**** Supplied material ****
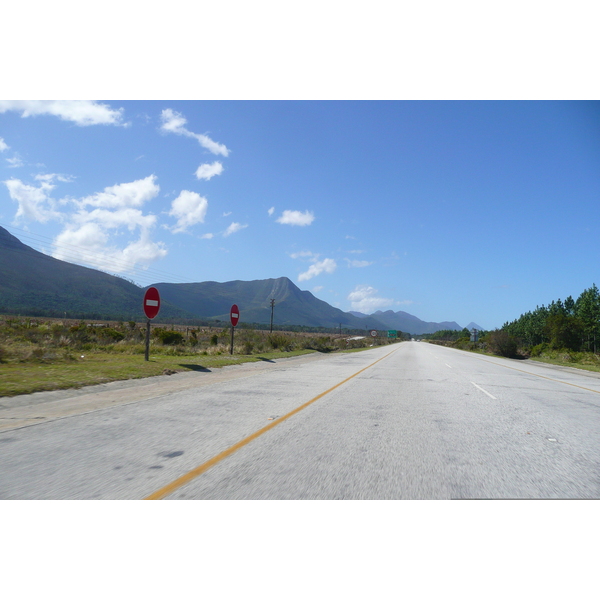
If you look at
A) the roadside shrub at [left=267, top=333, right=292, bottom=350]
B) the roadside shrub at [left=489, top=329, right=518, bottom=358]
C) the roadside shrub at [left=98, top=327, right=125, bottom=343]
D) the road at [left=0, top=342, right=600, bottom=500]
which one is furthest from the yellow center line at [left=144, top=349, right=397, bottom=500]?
the roadside shrub at [left=489, top=329, right=518, bottom=358]

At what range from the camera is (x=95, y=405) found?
8125 millimetres

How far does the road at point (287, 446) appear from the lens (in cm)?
419

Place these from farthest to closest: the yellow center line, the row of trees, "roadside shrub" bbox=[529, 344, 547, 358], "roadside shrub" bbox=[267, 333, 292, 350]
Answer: the row of trees < "roadside shrub" bbox=[529, 344, 547, 358] < "roadside shrub" bbox=[267, 333, 292, 350] < the yellow center line

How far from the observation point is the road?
4.19m

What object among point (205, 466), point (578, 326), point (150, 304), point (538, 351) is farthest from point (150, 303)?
point (578, 326)

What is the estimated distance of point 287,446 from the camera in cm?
570

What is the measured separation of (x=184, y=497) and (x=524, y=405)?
8.91 m

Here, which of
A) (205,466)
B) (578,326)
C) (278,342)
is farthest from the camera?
(578,326)

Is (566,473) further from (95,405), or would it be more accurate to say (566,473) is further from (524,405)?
(95,405)

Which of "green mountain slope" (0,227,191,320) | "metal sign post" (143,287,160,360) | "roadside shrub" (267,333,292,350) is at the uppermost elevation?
"green mountain slope" (0,227,191,320)

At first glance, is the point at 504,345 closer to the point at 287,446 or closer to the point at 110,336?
the point at 110,336

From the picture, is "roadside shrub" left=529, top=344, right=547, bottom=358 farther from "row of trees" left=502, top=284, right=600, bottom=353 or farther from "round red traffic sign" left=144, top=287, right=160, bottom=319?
"round red traffic sign" left=144, top=287, right=160, bottom=319

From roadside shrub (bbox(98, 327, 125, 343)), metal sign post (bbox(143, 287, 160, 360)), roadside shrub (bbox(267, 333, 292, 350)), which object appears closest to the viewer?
metal sign post (bbox(143, 287, 160, 360))
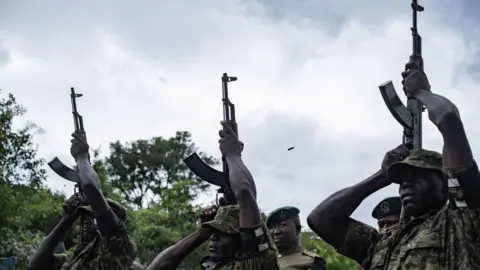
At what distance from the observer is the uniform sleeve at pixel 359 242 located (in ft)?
20.1

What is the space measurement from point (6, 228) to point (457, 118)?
56.8ft

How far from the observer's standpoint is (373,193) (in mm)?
6355

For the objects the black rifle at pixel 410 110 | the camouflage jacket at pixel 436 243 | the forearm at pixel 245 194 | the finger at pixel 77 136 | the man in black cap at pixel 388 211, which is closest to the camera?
the camouflage jacket at pixel 436 243

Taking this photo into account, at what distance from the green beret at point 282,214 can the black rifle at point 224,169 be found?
106 cm

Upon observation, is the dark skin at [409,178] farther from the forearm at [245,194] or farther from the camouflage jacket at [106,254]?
the camouflage jacket at [106,254]

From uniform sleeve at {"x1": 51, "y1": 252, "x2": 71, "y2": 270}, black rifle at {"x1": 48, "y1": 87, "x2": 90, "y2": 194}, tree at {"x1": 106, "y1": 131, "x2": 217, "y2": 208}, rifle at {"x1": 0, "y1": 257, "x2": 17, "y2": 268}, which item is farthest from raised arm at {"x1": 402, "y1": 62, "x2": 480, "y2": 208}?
tree at {"x1": 106, "y1": 131, "x2": 217, "y2": 208}

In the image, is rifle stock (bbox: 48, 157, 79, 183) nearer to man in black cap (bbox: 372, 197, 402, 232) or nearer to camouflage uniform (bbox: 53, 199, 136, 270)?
camouflage uniform (bbox: 53, 199, 136, 270)

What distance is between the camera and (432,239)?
5.35 m

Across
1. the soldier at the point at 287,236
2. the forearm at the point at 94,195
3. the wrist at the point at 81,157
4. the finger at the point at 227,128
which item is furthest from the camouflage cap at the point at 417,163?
the wrist at the point at 81,157

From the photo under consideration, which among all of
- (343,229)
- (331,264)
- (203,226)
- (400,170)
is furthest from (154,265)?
(331,264)

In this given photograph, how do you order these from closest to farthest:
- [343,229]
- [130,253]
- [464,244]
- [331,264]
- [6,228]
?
1. [464,244]
2. [343,229]
3. [130,253]
4. [6,228]
5. [331,264]

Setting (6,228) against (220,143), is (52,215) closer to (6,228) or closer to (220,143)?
(6,228)

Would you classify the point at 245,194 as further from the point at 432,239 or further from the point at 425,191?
the point at 432,239

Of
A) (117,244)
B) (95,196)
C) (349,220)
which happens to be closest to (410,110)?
(349,220)
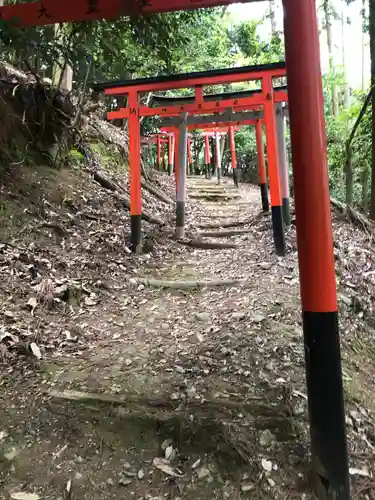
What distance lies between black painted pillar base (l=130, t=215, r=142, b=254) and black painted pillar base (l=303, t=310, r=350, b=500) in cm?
423

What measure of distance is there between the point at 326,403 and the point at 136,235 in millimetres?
4458

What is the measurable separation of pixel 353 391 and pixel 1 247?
3858 millimetres

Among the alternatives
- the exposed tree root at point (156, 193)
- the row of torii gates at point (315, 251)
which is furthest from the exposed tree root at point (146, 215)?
the row of torii gates at point (315, 251)

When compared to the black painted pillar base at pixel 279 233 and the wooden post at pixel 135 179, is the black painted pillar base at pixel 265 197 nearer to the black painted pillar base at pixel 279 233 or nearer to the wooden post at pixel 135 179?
the black painted pillar base at pixel 279 233

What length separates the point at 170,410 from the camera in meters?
3.13

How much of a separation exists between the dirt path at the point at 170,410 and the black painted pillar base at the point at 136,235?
73.7 inches

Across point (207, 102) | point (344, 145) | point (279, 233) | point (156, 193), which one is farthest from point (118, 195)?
point (344, 145)

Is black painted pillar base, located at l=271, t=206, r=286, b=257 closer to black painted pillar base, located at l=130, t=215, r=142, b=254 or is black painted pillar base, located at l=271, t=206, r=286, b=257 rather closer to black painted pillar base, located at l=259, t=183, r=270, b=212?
black painted pillar base, located at l=130, t=215, r=142, b=254

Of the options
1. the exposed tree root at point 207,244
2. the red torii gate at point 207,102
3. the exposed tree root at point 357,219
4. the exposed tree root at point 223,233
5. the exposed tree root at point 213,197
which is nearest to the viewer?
the red torii gate at point 207,102

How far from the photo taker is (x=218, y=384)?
11.0ft

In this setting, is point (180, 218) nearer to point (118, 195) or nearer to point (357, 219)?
point (118, 195)

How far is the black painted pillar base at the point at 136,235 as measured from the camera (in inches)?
257

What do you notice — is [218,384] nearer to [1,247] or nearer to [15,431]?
[15,431]

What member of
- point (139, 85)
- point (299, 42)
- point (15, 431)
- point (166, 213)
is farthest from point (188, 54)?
point (15, 431)
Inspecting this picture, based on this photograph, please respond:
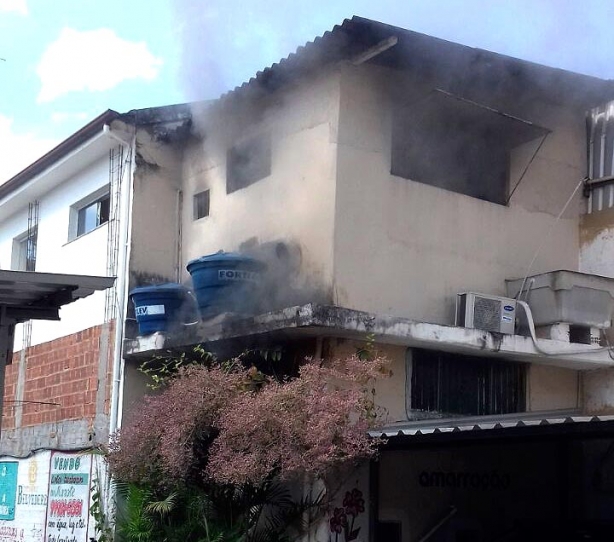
****
- [Problem requirements] Write out the rows from the line containing "What member of" through the end of the rows, both included, swapping "farthest" for "furthest" and changing nothing else. Leave the pictures out of your answer.

- [Reply to the task]
What member of
- point (139, 85)
- point (299, 42)
- point (15, 431)
- point (166, 213)
is furthest from point (188, 54)?
point (15, 431)
Inspecting this picture, based on this photograph, please respond:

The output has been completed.